Varsity has presented surplus budget for 2 years but withdrawals indicate acute financial crisis, says RTI activist

By: Express News Service | Mumbai | Published: July 7, 2017 3:29:15 am
Mumbai university, Mumbai University funds, RTI, RTI act, Mumbai University financial challenges, indian express news  Mumbai University has withdrawn over Rs 100 crore from its fixed deposits in less than two years. (File Photo)

THE UNIVERSITY of Mumbai has withdrawn over Rs 100 crore from its fixed deposits in less than two years. The amount, revealed in a reply to an inquiry under the Right to Information Act, indicates the financial challenges faced by the university even though it presented a surplus budget in the past two years. According to the reply to a query by RTI activist Anil Galgali, the university has withdrawn around Rs 111 crore from its fixed deposits in the past 22 months.
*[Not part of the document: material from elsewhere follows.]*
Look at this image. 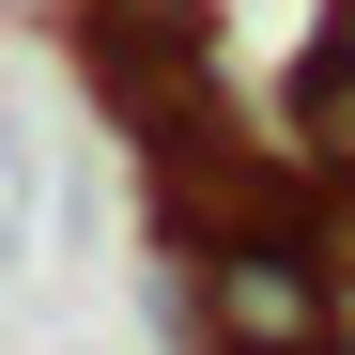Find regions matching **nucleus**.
<instances>
[{"instance_id": "nucleus-1", "label": "nucleus", "mask_w": 355, "mask_h": 355, "mask_svg": "<svg viewBox=\"0 0 355 355\" xmlns=\"http://www.w3.org/2000/svg\"><path fill=\"white\" fill-rule=\"evenodd\" d=\"M139 201H155V248H232V232H309V170L293 139H248L232 78H186L139 108Z\"/></svg>"}, {"instance_id": "nucleus-2", "label": "nucleus", "mask_w": 355, "mask_h": 355, "mask_svg": "<svg viewBox=\"0 0 355 355\" xmlns=\"http://www.w3.org/2000/svg\"><path fill=\"white\" fill-rule=\"evenodd\" d=\"M62 46H78L108 124H139L155 93L216 78V0H62Z\"/></svg>"}, {"instance_id": "nucleus-3", "label": "nucleus", "mask_w": 355, "mask_h": 355, "mask_svg": "<svg viewBox=\"0 0 355 355\" xmlns=\"http://www.w3.org/2000/svg\"><path fill=\"white\" fill-rule=\"evenodd\" d=\"M278 139L309 186H355V62L340 46H293V78H278Z\"/></svg>"}, {"instance_id": "nucleus-4", "label": "nucleus", "mask_w": 355, "mask_h": 355, "mask_svg": "<svg viewBox=\"0 0 355 355\" xmlns=\"http://www.w3.org/2000/svg\"><path fill=\"white\" fill-rule=\"evenodd\" d=\"M293 248L324 263V293H340V324H355V186H309V232Z\"/></svg>"}, {"instance_id": "nucleus-5", "label": "nucleus", "mask_w": 355, "mask_h": 355, "mask_svg": "<svg viewBox=\"0 0 355 355\" xmlns=\"http://www.w3.org/2000/svg\"><path fill=\"white\" fill-rule=\"evenodd\" d=\"M309 46H340V62H355V0H324V31H309Z\"/></svg>"}, {"instance_id": "nucleus-6", "label": "nucleus", "mask_w": 355, "mask_h": 355, "mask_svg": "<svg viewBox=\"0 0 355 355\" xmlns=\"http://www.w3.org/2000/svg\"><path fill=\"white\" fill-rule=\"evenodd\" d=\"M201 355H216V340H201ZM263 355H340V340H263Z\"/></svg>"}]
</instances>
The reply shows that between July 1, 2015, and May 31 this year, at least 100 withdrawals had been recorded from its fixed deposits in various banks taking the total amount to Rs 1,10,87,90,661.

At least 11 times, an amount of Rs 1 crore had been encashed, with the highest amount encashed prematurely being over Rs 6 crore from the Bank of Baroda. “The university has been presenting surplus budget year after year but the withdrawals point out an acute financial crisis. This in turn indicates lack of planning on the part of the V-C,” said Galgali, who has now written to the Governor on the subject. Vice-Chancellor Sanjay Deshmukh remained unavailable for comment.
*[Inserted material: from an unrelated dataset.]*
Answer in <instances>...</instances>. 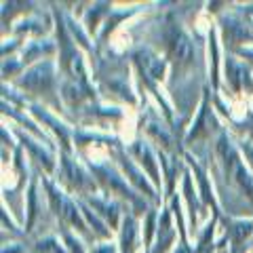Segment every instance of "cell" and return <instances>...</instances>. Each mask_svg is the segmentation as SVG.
<instances>
[{"instance_id": "25", "label": "cell", "mask_w": 253, "mask_h": 253, "mask_svg": "<svg viewBox=\"0 0 253 253\" xmlns=\"http://www.w3.org/2000/svg\"><path fill=\"white\" fill-rule=\"evenodd\" d=\"M32 253H68L59 232H44L32 241Z\"/></svg>"}, {"instance_id": "1", "label": "cell", "mask_w": 253, "mask_h": 253, "mask_svg": "<svg viewBox=\"0 0 253 253\" xmlns=\"http://www.w3.org/2000/svg\"><path fill=\"white\" fill-rule=\"evenodd\" d=\"M156 41L161 42L156 49L165 55L171 66V84H179L196 68L194 36L188 32L175 11H165L163 19L156 23Z\"/></svg>"}, {"instance_id": "23", "label": "cell", "mask_w": 253, "mask_h": 253, "mask_svg": "<svg viewBox=\"0 0 253 253\" xmlns=\"http://www.w3.org/2000/svg\"><path fill=\"white\" fill-rule=\"evenodd\" d=\"M59 55V46L57 41L53 38H32V41H26L23 49L19 53V59L23 61L26 70L30 66H34L38 61H44V59H55Z\"/></svg>"}, {"instance_id": "9", "label": "cell", "mask_w": 253, "mask_h": 253, "mask_svg": "<svg viewBox=\"0 0 253 253\" xmlns=\"http://www.w3.org/2000/svg\"><path fill=\"white\" fill-rule=\"evenodd\" d=\"M28 112L32 114V118L46 131V135L51 139L57 141V150L59 152H68L74 154V125H70L66 118H63L57 110H53L51 106L42 104V101L32 99L28 104Z\"/></svg>"}, {"instance_id": "19", "label": "cell", "mask_w": 253, "mask_h": 253, "mask_svg": "<svg viewBox=\"0 0 253 253\" xmlns=\"http://www.w3.org/2000/svg\"><path fill=\"white\" fill-rule=\"evenodd\" d=\"M158 163L163 173V201L167 203L177 194V181H181L188 167L181 154H167L163 150H158Z\"/></svg>"}, {"instance_id": "27", "label": "cell", "mask_w": 253, "mask_h": 253, "mask_svg": "<svg viewBox=\"0 0 253 253\" xmlns=\"http://www.w3.org/2000/svg\"><path fill=\"white\" fill-rule=\"evenodd\" d=\"M26 72V66H23V61L19 59V55H15V57H4L2 59V81L13 84L17 78Z\"/></svg>"}, {"instance_id": "28", "label": "cell", "mask_w": 253, "mask_h": 253, "mask_svg": "<svg viewBox=\"0 0 253 253\" xmlns=\"http://www.w3.org/2000/svg\"><path fill=\"white\" fill-rule=\"evenodd\" d=\"M236 144H239V150L247 163L249 171L253 173V139H247V137H236Z\"/></svg>"}, {"instance_id": "18", "label": "cell", "mask_w": 253, "mask_h": 253, "mask_svg": "<svg viewBox=\"0 0 253 253\" xmlns=\"http://www.w3.org/2000/svg\"><path fill=\"white\" fill-rule=\"evenodd\" d=\"M89 207L97 213V215L101 217L108 224V228L112 232H118L121 230V224H123V219H125V213L129 211L125 207V205L114 199V196H108L104 192H97V194H91V196H86V199H83Z\"/></svg>"}, {"instance_id": "4", "label": "cell", "mask_w": 253, "mask_h": 253, "mask_svg": "<svg viewBox=\"0 0 253 253\" xmlns=\"http://www.w3.org/2000/svg\"><path fill=\"white\" fill-rule=\"evenodd\" d=\"M61 72L57 59H44L30 66L13 84L19 91L32 95V97L42 99V104L53 106L57 112L63 110V104L59 99V86H61Z\"/></svg>"}, {"instance_id": "7", "label": "cell", "mask_w": 253, "mask_h": 253, "mask_svg": "<svg viewBox=\"0 0 253 253\" xmlns=\"http://www.w3.org/2000/svg\"><path fill=\"white\" fill-rule=\"evenodd\" d=\"M129 68H131V63L121 70L95 72V84H97L101 99L135 110L137 106H141V97H139L135 76H131Z\"/></svg>"}, {"instance_id": "21", "label": "cell", "mask_w": 253, "mask_h": 253, "mask_svg": "<svg viewBox=\"0 0 253 253\" xmlns=\"http://www.w3.org/2000/svg\"><path fill=\"white\" fill-rule=\"evenodd\" d=\"M23 211H26V219H23V230H26V234H30L32 230H34L36 221L38 217H41L42 213V184H41V175L36 173H32V179L28 188L23 190Z\"/></svg>"}, {"instance_id": "22", "label": "cell", "mask_w": 253, "mask_h": 253, "mask_svg": "<svg viewBox=\"0 0 253 253\" xmlns=\"http://www.w3.org/2000/svg\"><path fill=\"white\" fill-rule=\"evenodd\" d=\"M118 249L121 253H144V239H141V219L131 211L125 213V219L118 230Z\"/></svg>"}, {"instance_id": "13", "label": "cell", "mask_w": 253, "mask_h": 253, "mask_svg": "<svg viewBox=\"0 0 253 253\" xmlns=\"http://www.w3.org/2000/svg\"><path fill=\"white\" fill-rule=\"evenodd\" d=\"M217 21V30H219V38L224 44L226 53H232L241 46L253 44V28L249 21H245L234 9H228L224 13L215 15Z\"/></svg>"}, {"instance_id": "12", "label": "cell", "mask_w": 253, "mask_h": 253, "mask_svg": "<svg viewBox=\"0 0 253 253\" xmlns=\"http://www.w3.org/2000/svg\"><path fill=\"white\" fill-rule=\"evenodd\" d=\"M9 126L15 133V137H17L19 146L26 150L28 158L38 167V171L44 173V175L55 177V171H57V165H59V150L55 148L51 141H42V139H38L34 135H30L28 131L19 129L17 125L9 123Z\"/></svg>"}, {"instance_id": "6", "label": "cell", "mask_w": 253, "mask_h": 253, "mask_svg": "<svg viewBox=\"0 0 253 253\" xmlns=\"http://www.w3.org/2000/svg\"><path fill=\"white\" fill-rule=\"evenodd\" d=\"M55 181L74 196V199H86L91 194L101 192L97 179L93 177L91 169L86 167V163L83 161L76 152H59V165L55 171Z\"/></svg>"}, {"instance_id": "24", "label": "cell", "mask_w": 253, "mask_h": 253, "mask_svg": "<svg viewBox=\"0 0 253 253\" xmlns=\"http://www.w3.org/2000/svg\"><path fill=\"white\" fill-rule=\"evenodd\" d=\"M112 4L114 2H93V4H86L81 21H83V26L86 28V32H89L93 38H97L101 26L106 23L110 11H112Z\"/></svg>"}, {"instance_id": "17", "label": "cell", "mask_w": 253, "mask_h": 253, "mask_svg": "<svg viewBox=\"0 0 253 253\" xmlns=\"http://www.w3.org/2000/svg\"><path fill=\"white\" fill-rule=\"evenodd\" d=\"M125 148L133 156V161L146 171V175L152 179V184L163 192V173H161V163H158V150L146 137H139L131 146Z\"/></svg>"}, {"instance_id": "2", "label": "cell", "mask_w": 253, "mask_h": 253, "mask_svg": "<svg viewBox=\"0 0 253 253\" xmlns=\"http://www.w3.org/2000/svg\"><path fill=\"white\" fill-rule=\"evenodd\" d=\"M213 161L217 165V173L224 177L226 186L241 194L243 199L251 201L253 205V173L249 171L247 163L239 150L236 137L230 129H224L213 139Z\"/></svg>"}, {"instance_id": "10", "label": "cell", "mask_w": 253, "mask_h": 253, "mask_svg": "<svg viewBox=\"0 0 253 253\" xmlns=\"http://www.w3.org/2000/svg\"><path fill=\"white\" fill-rule=\"evenodd\" d=\"M129 112H131V108L118 106V104H112V101H106L99 97L91 101L76 116V121H78V126H89V129H99V131L116 135V131L121 129V125L129 116Z\"/></svg>"}, {"instance_id": "31", "label": "cell", "mask_w": 253, "mask_h": 253, "mask_svg": "<svg viewBox=\"0 0 253 253\" xmlns=\"http://www.w3.org/2000/svg\"><path fill=\"white\" fill-rule=\"evenodd\" d=\"M2 253H28V249H26V245H23V243L11 241V243L2 245Z\"/></svg>"}, {"instance_id": "3", "label": "cell", "mask_w": 253, "mask_h": 253, "mask_svg": "<svg viewBox=\"0 0 253 253\" xmlns=\"http://www.w3.org/2000/svg\"><path fill=\"white\" fill-rule=\"evenodd\" d=\"M38 175H41V184H42V192H44V201L49 205L51 213L57 219V226H66L70 230H74L83 236V239L93 245L95 243V236L91 232L89 224H86L84 219V213L81 209V203L78 199H74L70 192H66L55 177L51 175H44V173L38 171Z\"/></svg>"}, {"instance_id": "16", "label": "cell", "mask_w": 253, "mask_h": 253, "mask_svg": "<svg viewBox=\"0 0 253 253\" xmlns=\"http://www.w3.org/2000/svg\"><path fill=\"white\" fill-rule=\"evenodd\" d=\"M55 26V17L53 13H44L42 11H30L26 15H19L13 21L11 28V36L21 38V41H32V38H49L51 28Z\"/></svg>"}, {"instance_id": "20", "label": "cell", "mask_w": 253, "mask_h": 253, "mask_svg": "<svg viewBox=\"0 0 253 253\" xmlns=\"http://www.w3.org/2000/svg\"><path fill=\"white\" fill-rule=\"evenodd\" d=\"M179 241V232L175 226V217H173V211L169 209V205H163L161 207V217H158V228H156V236L154 243L150 247L148 253H171L173 247Z\"/></svg>"}, {"instance_id": "30", "label": "cell", "mask_w": 253, "mask_h": 253, "mask_svg": "<svg viewBox=\"0 0 253 253\" xmlns=\"http://www.w3.org/2000/svg\"><path fill=\"white\" fill-rule=\"evenodd\" d=\"M171 253H196V249L192 247V245H190L188 236H179V241H177L175 247H173Z\"/></svg>"}, {"instance_id": "32", "label": "cell", "mask_w": 253, "mask_h": 253, "mask_svg": "<svg viewBox=\"0 0 253 253\" xmlns=\"http://www.w3.org/2000/svg\"><path fill=\"white\" fill-rule=\"evenodd\" d=\"M251 253H253V251H251Z\"/></svg>"}, {"instance_id": "29", "label": "cell", "mask_w": 253, "mask_h": 253, "mask_svg": "<svg viewBox=\"0 0 253 253\" xmlns=\"http://www.w3.org/2000/svg\"><path fill=\"white\" fill-rule=\"evenodd\" d=\"M89 253H121V249L114 241H97L89 247Z\"/></svg>"}, {"instance_id": "14", "label": "cell", "mask_w": 253, "mask_h": 253, "mask_svg": "<svg viewBox=\"0 0 253 253\" xmlns=\"http://www.w3.org/2000/svg\"><path fill=\"white\" fill-rule=\"evenodd\" d=\"M221 230H224L221 239H224V243H228V253H251L253 215H224L221 217Z\"/></svg>"}, {"instance_id": "15", "label": "cell", "mask_w": 253, "mask_h": 253, "mask_svg": "<svg viewBox=\"0 0 253 253\" xmlns=\"http://www.w3.org/2000/svg\"><path fill=\"white\" fill-rule=\"evenodd\" d=\"M181 156H184L188 169L192 171V175H194V184H196V190H199V194H201L205 209H207L211 215H224V211L219 207V201H217V194H215V188H213V181L209 177L207 165L201 163V158H196L188 148L184 150Z\"/></svg>"}, {"instance_id": "8", "label": "cell", "mask_w": 253, "mask_h": 253, "mask_svg": "<svg viewBox=\"0 0 253 253\" xmlns=\"http://www.w3.org/2000/svg\"><path fill=\"white\" fill-rule=\"evenodd\" d=\"M224 129L226 126L221 125V118L215 110V104H213V91L209 84H205L201 101L196 104V110H194V116L188 123V129L184 135V148L215 139Z\"/></svg>"}, {"instance_id": "11", "label": "cell", "mask_w": 253, "mask_h": 253, "mask_svg": "<svg viewBox=\"0 0 253 253\" xmlns=\"http://www.w3.org/2000/svg\"><path fill=\"white\" fill-rule=\"evenodd\" d=\"M112 161H114L116 167L121 169L123 175L126 177V181H129L144 199H148L154 207H163L165 201L161 196V190L152 184V179L146 175V171L133 161V156L126 152V148L123 144H116V148L112 150Z\"/></svg>"}, {"instance_id": "26", "label": "cell", "mask_w": 253, "mask_h": 253, "mask_svg": "<svg viewBox=\"0 0 253 253\" xmlns=\"http://www.w3.org/2000/svg\"><path fill=\"white\" fill-rule=\"evenodd\" d=\"M57 228H59L57 232L61 234V239H63V243H66V247H68V253H89L84 239L78 232L70 230V228H66V226H57Z\"/></svg>"}, {"instance_id": "5", "label": "cell", "mask_w": 253, "mask_h": 253, "mask_svg": "<svg viewBox=\"0 0 253 253\" xmlns=\"http://www.w3.org/2000/svg\"><path fill=\"white\" fill-rule=\"evenodd\" d=\"M86 167L91 169L93 177L97 179L101 192L118 199L126 209L133 213V215H137L139 219L154 207L152 203H150L148 199H144V196H141L137 190L126 181V177L121 173V169L114 165V161L101 163V165H86Z\"/></svg>"}]
</instances>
Registrar M A Khan said that as part of financial planning, the university keeps its reserve funds in fixed deposits that might be dipped into when there is requirement. “We are receiving only 75 per cent advance payment for over 1,000 employees. Since April 1, we have not received any payment from the government towards the salary of these employees. The monthly salary expenses of the university is Rs 6 to 7 crore for the over 2,500 employees,” said Khan. He added that pension of many former employees had become a liability for the university. Khan said that seven major construction works were nearing completion and those demanded payment from the university.

With several of the university’s systems transitioning to an online model to bring more transparency, more funds were needed, he said. “These issues demand more money hence time to time, the expenses are made following the due process,” Khan said.